## YOUR OBJECTIVE
Swap each "camera" in the records below for "lens" and reproduce every line with no other change.

## RECORDS FOR PROCESSING

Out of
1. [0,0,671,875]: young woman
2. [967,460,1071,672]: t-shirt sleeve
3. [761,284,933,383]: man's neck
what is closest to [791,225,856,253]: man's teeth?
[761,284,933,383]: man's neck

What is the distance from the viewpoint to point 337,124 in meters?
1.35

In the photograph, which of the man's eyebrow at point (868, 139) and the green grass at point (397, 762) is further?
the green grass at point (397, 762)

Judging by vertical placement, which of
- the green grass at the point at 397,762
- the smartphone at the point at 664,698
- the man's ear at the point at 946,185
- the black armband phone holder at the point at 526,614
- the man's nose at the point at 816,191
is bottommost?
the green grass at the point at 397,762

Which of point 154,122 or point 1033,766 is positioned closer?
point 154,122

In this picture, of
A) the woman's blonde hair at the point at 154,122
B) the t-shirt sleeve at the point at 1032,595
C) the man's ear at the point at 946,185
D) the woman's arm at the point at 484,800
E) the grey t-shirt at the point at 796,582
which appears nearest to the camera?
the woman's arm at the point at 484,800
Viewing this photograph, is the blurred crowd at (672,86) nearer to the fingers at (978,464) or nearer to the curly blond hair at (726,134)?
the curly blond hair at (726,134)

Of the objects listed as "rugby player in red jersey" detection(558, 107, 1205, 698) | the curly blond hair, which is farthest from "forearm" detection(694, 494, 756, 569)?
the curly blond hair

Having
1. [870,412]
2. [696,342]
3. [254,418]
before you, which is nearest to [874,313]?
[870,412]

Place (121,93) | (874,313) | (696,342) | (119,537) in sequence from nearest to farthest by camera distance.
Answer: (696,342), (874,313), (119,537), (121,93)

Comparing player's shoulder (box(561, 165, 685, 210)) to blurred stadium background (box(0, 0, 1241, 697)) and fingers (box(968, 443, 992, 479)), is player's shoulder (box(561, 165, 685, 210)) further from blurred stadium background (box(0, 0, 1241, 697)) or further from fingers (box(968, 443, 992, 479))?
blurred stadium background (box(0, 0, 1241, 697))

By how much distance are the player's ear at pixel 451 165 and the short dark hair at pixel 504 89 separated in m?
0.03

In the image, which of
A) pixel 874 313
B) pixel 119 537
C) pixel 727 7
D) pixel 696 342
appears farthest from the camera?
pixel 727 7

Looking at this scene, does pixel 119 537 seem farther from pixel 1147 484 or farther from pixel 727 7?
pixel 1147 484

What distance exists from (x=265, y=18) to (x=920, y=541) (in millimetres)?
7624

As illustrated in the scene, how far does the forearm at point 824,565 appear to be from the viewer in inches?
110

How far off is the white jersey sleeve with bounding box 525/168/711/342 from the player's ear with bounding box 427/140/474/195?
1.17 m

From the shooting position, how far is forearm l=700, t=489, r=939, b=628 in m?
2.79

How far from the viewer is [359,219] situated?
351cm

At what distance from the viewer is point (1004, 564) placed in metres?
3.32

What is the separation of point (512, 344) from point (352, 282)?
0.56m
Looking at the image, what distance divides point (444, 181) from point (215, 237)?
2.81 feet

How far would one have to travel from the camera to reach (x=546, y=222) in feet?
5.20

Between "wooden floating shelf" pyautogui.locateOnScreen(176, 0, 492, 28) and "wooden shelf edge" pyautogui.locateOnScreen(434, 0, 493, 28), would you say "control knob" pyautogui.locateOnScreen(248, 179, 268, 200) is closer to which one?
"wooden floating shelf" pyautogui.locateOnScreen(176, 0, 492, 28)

## RESPONSE FOR THIS EXERCISE
Out of
1. [0,0,671,875]: young woman
2. [967,460,1071,672]: t-shirt sleeve
3. [761,284,933,383]: man's neck
what is closest to [791,225,856,253]: man's teeth?
[761,284,933,383]: man's neck

What is the distance from the viewpoint to point 337,124 in meters?
1.35

In the photograph, which of the man's eyebrow at point (868, 139) and the green grass at point (397, 762) is further?
the green grass at point (397, 762)

Judging by vertical placement, which of
- the green grass at the point at 397,762
- the smartphone at the point at 664,698
- the man's ear at the point at 946,185
- the black armband phone holder at the point at 526,614
- the man's nose at the point at 816,191
is bottommost?
the green grass at the point at 397,762

Which of point 154,122 or point 1033,766 is positioned closer?
point 154,122

In this picture, of
A) the woman's blonde hair at the point at 154,122
B) the t-shirt sleeve at the point at 1032,595
C) the man's ear at the point at 946,185
D) the woman's arm at the point at 484,800
E) the grey t-shirt at the point at 796,582
which appears nearest to the lens?
the woman's arm at the point at 484,800
Viewing this photograph, is the blurred crowd at (672,86) nearer to the fingers at (978,464) or nearer to the curly blond hair at (726,134)?
the curly blond hair at (726,134)

Of the objects listed as "rugby player in red jersey" detection(558, 107, 1205, 698) | the curly blond hair, which is farthest from "forearm" detection(694, 494, 756, 569)?
the curly blond hair

Having
1. [870,412]
2. [696,342]
3. [254,418]
before you, which is nearest to [874,313]?
[870,412]

Place (121,93) | (874,313) | (696,342) | (119,537) in sequence from nearest to farthest by lens distance.
Answer: (696,342), (874,313), (119,537), (121,93)

Comparing player's shoulder (box(561, 165, 685, 210)) to blurred stadium background (box(0, 0, 1241, 697)) and fingers (box(968, 443, 992, 479)), is player's shoulder (box(561, 165, 685, 210)) further from blurred stadium background (box(0, 0, 1241, 697)) or further from fingers (box(968, 443, 992, 479))?
blurred stadium background (box(0, 0, 1241, 697))

By how much distance are the player's ear at pixel 451 165 and the short dark hair at pixel 504 89 separated in m?
0.03

In the image, which of
A) pixel 874 313
B) pixel 119 537
C) pixel 727 7
D) pixel 696 342
appears farthest from the lens?
pixel 727 7

Looking at this scene, does pixel 119 537 seem farther from pixel 1147 484 or farther from pixel 727 7?
pixel 1147 484

What distance exists from (x=265, y=18) to (x=920, y=541) (in millimetres)?
7624

As illustrated in the scene, how far does the forearm at point 824,565 appear to be from the viewer in inches?
110

How far off is the white jersey sleeve with bounding box 525/168/711/342 from the player's ear with bounding box 427/140/474/195?
1.17 m

From the shooting position, how far is forearm l=700, t=489, r=939, b=628 in m?
2.79

How far from the viewer is [359,219] situated?
351cm

At what distance from the viewer is point (1004, 564) placed in metres?
3.32

What is the separation of point (512, 344) from point (352, 282)?
0.56m
Looking at the image, what distance divides point (444, 181) from point (215, 237)?
2.81 feet

How far would one have to travel from the lens to reach (x=546, y=222) in feet?
5.20

Between "wooden floating shelf" pyautogui.locateOnScreen(176, 0, 492, 28) and "wooden shelf edge" pyautogui.locateOnScreen(434, 0, 493, 28), would you say "control knob" pyautogui.locateOnScreen(248, 179, 268, 200) is closer to which one?
"wooden floating shelf" pyautogui.locateOnScreen(176, 0, 492, 28)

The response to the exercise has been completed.